**INSTRUCTIONS FOR THE TASK:** Exactly reproduce the lines beginning with the line that includes "Among these items" and ending with the last line of the data.

**THE INPUT:**

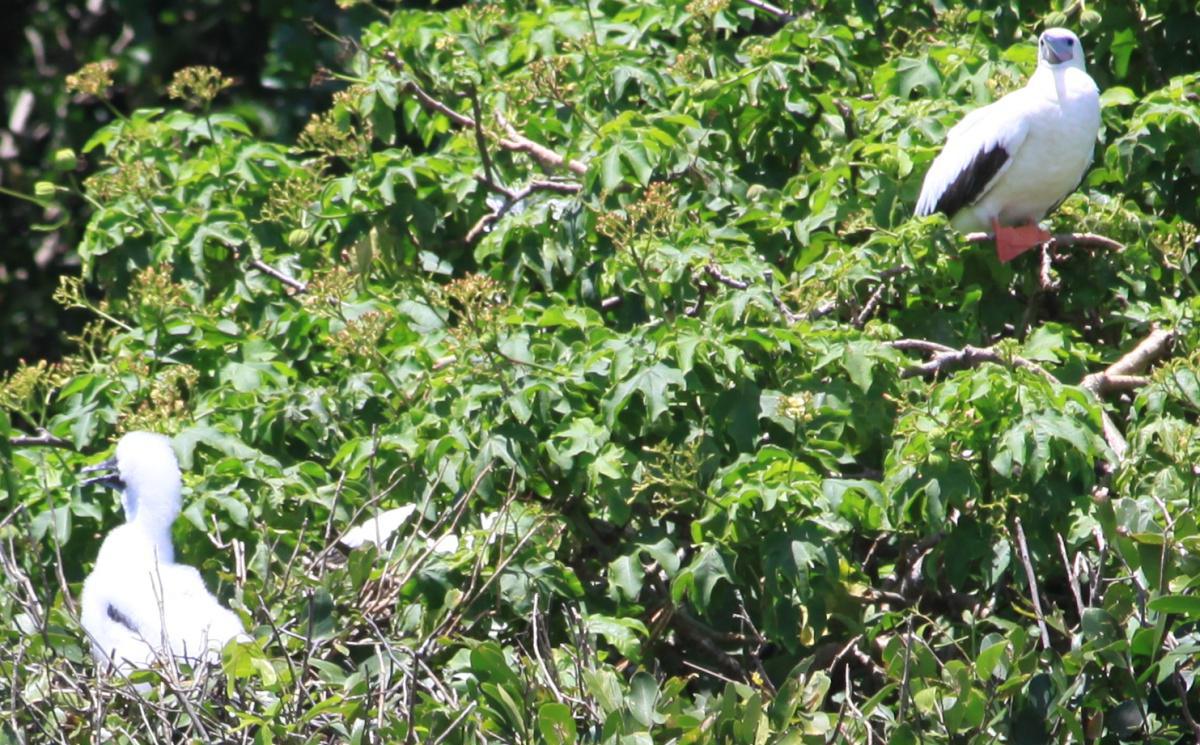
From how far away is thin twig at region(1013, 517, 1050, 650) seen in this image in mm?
3154

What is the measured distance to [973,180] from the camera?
480 centimetres

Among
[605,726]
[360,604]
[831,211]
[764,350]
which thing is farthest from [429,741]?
[831,211]

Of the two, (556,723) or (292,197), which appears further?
(292,197)

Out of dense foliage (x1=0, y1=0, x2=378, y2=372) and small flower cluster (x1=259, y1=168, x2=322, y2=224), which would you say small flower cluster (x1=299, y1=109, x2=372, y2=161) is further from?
dense foliage (x1=0, y1=0, x2=378, y2=372)

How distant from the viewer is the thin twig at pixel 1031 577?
315 cm

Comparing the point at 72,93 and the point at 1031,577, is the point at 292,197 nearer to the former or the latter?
the point at 1031,577

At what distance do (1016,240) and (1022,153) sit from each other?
54cm

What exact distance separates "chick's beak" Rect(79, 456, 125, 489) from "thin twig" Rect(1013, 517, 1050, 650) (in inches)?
86.9

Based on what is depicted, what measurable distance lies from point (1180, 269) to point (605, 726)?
2235 mm

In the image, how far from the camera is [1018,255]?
14.8 feet

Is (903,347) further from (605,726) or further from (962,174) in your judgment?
(605,726)

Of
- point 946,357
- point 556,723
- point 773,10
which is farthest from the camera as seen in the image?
point 773,10

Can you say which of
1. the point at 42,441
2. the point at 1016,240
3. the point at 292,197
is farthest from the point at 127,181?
the point at 1016,240

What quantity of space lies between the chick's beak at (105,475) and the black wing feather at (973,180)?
7.85ft
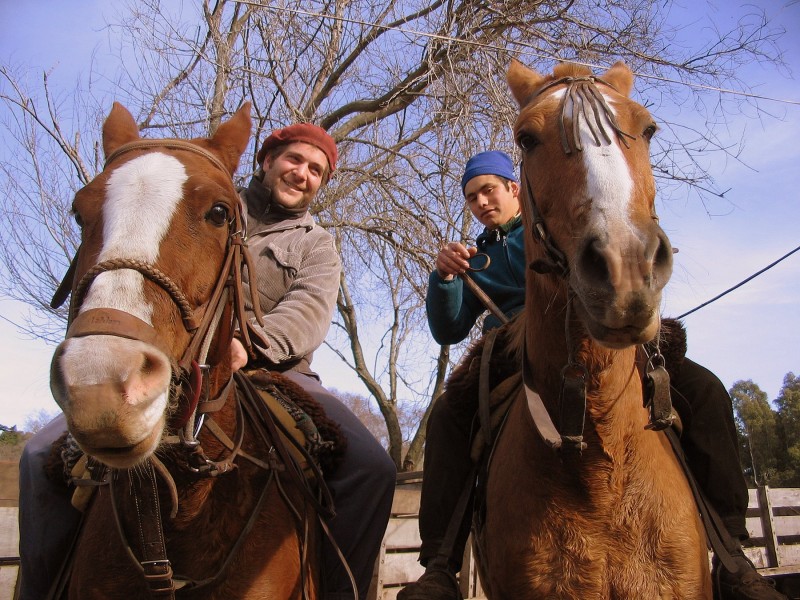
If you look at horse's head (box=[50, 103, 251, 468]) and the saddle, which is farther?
Result: the saddle

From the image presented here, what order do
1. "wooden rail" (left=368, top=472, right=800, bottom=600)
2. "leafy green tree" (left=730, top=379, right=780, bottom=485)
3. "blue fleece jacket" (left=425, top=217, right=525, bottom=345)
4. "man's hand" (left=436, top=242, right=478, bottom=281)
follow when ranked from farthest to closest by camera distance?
"leafy green tree" (left=730, top=379, right=780, bottom=485), "wooden rail" (left=368, top=472, right=800, bottom=600), "blue fleece jacket" (left=425, top=217, right=525, bottom=345), "man's hand" (left=436, top=242, right=478, bottom=281)

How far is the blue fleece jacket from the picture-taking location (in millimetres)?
3834

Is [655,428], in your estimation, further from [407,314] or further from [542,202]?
[407,314]

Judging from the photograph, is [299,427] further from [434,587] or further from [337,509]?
[434,587]

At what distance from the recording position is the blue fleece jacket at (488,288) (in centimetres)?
383

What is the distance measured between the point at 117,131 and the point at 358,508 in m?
1.99

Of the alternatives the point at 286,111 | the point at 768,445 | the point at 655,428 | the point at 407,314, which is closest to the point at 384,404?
the point at 407,314

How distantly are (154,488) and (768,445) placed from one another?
89.3 feet

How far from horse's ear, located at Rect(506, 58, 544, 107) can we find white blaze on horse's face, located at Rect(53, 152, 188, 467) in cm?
163

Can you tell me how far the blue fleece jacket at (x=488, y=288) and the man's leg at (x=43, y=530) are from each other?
2.05 m

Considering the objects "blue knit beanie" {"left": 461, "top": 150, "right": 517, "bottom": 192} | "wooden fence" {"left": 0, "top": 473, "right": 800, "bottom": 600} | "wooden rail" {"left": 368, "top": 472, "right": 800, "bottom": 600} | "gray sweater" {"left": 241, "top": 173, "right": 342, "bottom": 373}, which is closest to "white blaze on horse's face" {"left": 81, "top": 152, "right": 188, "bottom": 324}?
"gray sweater" {"left": 241, "top": 173, "right": 342, "bottom": 373}

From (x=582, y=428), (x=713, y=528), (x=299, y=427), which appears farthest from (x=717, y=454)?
(x=299, y=427)

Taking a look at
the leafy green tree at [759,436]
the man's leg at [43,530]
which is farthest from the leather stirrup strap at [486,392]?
the leafy green tree at [759,436]

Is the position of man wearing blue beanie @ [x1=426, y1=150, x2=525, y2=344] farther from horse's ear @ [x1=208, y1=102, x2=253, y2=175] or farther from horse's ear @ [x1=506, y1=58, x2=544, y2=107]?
horse's ear @ [x1=208, y1=102, x2=253, y2=175]
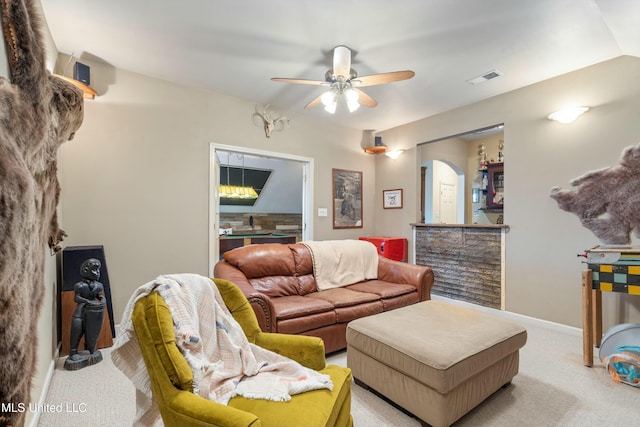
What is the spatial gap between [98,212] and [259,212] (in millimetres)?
4559

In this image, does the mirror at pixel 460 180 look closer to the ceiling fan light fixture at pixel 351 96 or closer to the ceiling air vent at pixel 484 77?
the ceiling air vent at pixel 484 77

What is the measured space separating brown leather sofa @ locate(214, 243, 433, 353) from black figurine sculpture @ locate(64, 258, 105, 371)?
96 centimetres

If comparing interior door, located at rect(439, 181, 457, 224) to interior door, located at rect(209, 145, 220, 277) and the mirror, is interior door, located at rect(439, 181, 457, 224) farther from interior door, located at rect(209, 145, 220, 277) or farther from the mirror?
interior door, located at rect(209, 145, 220, 277)

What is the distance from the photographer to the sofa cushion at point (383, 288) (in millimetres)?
2980

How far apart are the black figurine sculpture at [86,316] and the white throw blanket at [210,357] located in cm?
143

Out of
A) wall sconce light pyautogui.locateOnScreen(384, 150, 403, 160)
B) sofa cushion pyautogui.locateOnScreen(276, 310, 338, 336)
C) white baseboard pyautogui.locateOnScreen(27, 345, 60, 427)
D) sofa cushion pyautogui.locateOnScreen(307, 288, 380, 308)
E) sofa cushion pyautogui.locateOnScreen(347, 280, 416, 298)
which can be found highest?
wall sconce light pyautogui.locateOnScreen(384, 150, 403, 160)

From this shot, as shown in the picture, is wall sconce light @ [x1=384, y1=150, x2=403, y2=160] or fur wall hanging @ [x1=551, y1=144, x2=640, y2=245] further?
wall sconce light @ [x1=384, y1=150, x2=403, y2=160]

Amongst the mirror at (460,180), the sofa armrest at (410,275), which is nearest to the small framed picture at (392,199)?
the mirror at (460,180)

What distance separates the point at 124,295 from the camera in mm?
3006

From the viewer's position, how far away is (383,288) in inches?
123

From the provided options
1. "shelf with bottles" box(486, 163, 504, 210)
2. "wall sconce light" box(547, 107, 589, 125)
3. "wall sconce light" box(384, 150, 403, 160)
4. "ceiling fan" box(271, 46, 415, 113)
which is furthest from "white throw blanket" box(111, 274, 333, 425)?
"shelf with bottles" box(486, 163, 504, 210)

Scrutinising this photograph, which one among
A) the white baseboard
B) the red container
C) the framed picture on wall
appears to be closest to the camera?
the white baseboard

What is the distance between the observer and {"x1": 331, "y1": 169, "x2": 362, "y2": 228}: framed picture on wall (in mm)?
4645

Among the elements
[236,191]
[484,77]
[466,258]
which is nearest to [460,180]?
[466,258]
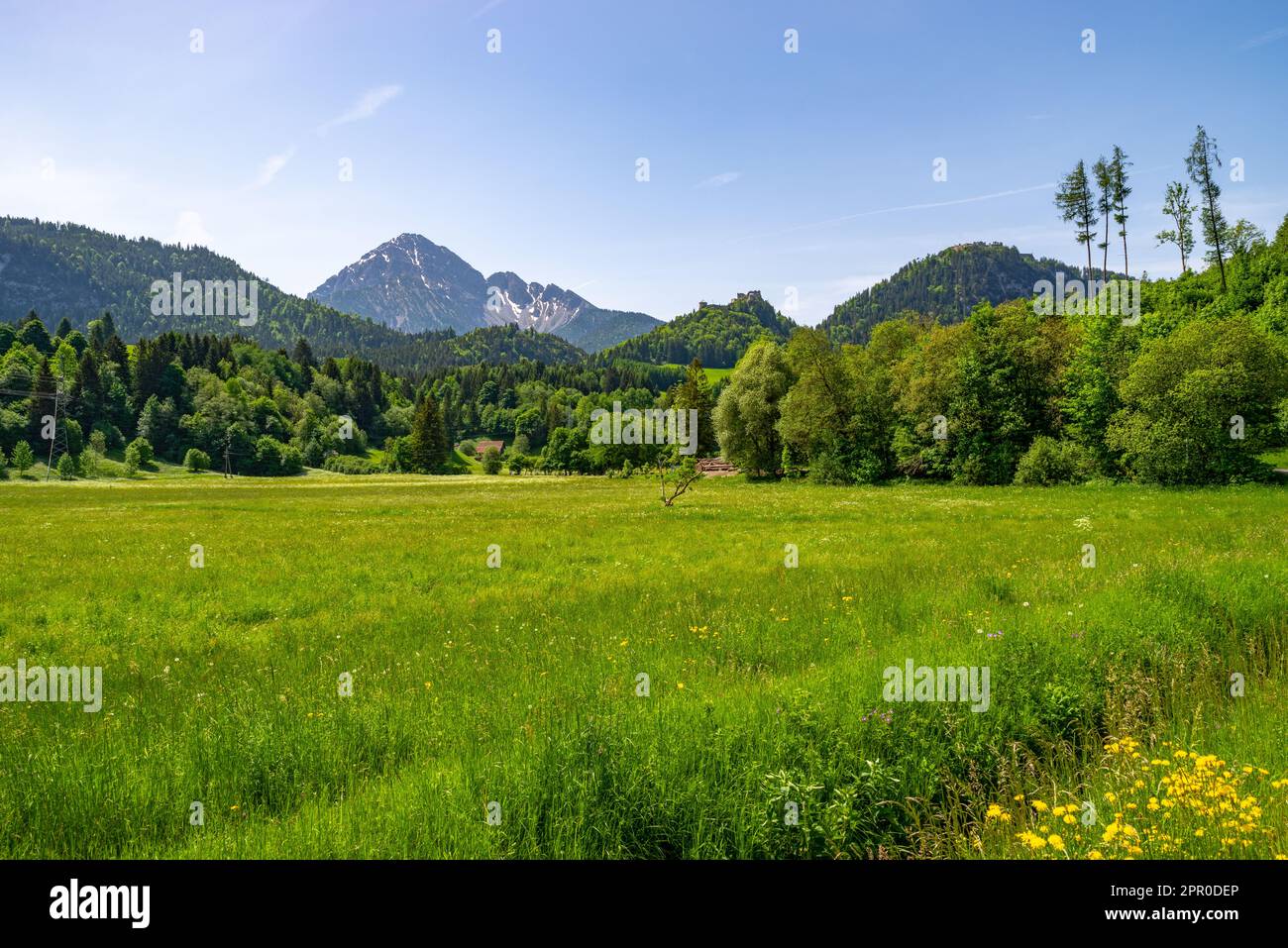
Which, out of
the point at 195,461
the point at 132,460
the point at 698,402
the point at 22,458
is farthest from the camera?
the point at 195,461

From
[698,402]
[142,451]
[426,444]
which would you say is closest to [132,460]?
[142,451]

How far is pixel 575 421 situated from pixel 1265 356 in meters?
155

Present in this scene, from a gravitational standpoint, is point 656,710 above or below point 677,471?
below

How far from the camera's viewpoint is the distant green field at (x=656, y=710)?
4.96m

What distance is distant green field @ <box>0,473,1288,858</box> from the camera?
16.3 ft

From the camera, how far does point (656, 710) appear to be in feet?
21.8

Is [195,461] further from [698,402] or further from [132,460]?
[698,402]

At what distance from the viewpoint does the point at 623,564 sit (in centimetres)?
1847

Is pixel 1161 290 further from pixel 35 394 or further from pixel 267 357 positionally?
pixel 267 357

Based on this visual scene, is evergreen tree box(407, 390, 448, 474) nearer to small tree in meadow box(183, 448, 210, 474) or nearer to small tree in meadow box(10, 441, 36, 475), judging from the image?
small tree in meadow box(183, 448, 210, 474)

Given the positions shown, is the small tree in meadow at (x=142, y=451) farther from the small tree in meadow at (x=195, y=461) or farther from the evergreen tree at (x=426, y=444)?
the evergreen tree at (x=426, y=444)

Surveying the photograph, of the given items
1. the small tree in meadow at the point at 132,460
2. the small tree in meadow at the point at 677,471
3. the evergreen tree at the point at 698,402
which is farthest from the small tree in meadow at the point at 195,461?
the small tree in meadow at the point at 677,471

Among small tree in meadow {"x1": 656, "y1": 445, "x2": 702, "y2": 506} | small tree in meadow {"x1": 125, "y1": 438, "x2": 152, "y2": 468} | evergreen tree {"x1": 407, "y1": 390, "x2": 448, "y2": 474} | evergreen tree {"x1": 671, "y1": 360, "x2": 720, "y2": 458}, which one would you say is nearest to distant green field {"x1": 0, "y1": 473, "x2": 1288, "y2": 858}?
small tree in meadow {"x1": 656, "y1": 445, "x2": 702, "y2": 506}
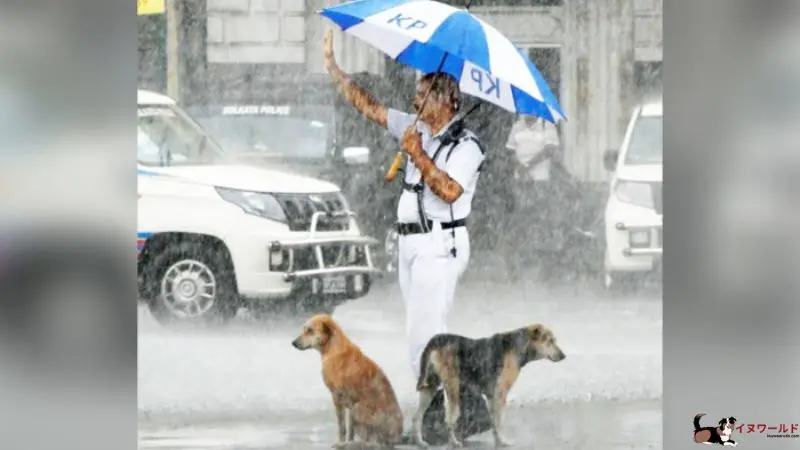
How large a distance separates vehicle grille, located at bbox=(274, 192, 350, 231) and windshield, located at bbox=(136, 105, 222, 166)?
0.53 m

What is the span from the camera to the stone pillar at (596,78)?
7090 millimetres

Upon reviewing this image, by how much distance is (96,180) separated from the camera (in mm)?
6938

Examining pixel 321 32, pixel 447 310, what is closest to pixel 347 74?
pixel 321 32

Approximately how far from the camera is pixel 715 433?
7305mm

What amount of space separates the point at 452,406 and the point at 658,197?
1703mm

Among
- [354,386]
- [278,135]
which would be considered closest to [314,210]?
[278,135]

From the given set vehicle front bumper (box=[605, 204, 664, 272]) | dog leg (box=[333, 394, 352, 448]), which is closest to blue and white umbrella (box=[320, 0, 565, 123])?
vehicle front bumper (box=[605, 204, 664, 272])

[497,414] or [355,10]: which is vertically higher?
[355,10]

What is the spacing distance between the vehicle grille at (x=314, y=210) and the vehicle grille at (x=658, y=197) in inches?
70.5

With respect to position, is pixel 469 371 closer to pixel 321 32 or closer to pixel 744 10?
pixel 321 32

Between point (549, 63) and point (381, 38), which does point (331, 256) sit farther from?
point (549, 63)

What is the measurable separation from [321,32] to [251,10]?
1.36 ft

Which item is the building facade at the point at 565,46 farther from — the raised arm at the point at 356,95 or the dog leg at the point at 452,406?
the dog leg at the point at 452,406

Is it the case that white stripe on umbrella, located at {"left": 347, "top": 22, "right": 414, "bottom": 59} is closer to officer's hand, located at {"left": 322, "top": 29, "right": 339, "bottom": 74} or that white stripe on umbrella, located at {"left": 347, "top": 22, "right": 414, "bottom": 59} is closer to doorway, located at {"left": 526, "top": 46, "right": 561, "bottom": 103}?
officer's hand, located at {"left": 322, "top": 29, "right": 339, "bottom": 74}
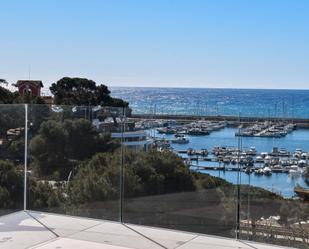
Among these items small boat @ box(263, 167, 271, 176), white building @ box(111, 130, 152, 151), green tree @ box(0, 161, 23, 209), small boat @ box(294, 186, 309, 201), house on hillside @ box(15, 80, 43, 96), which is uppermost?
house on hillside @ box(15, 80, 43, 96)

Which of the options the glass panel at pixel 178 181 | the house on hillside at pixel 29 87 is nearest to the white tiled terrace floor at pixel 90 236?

**EXERCISE RESULT:**
Among these items small boat @ box(263, 167, 271, 176), white building @ box(111, 130, 152, 151), green tree @ box(0, 161, 23, 209), small boat @ box(294, 186, 309, 201), house on hillside @ box(15, 80, 43, 96), which is uppermost?
house on hillside @ box(15, 80, 43, 96)

Which of the options the glass panel at pixel 178 181 | the house on hillside at pixel 29 87 is nearest to the white tiled terrace floor at pixel 90 236?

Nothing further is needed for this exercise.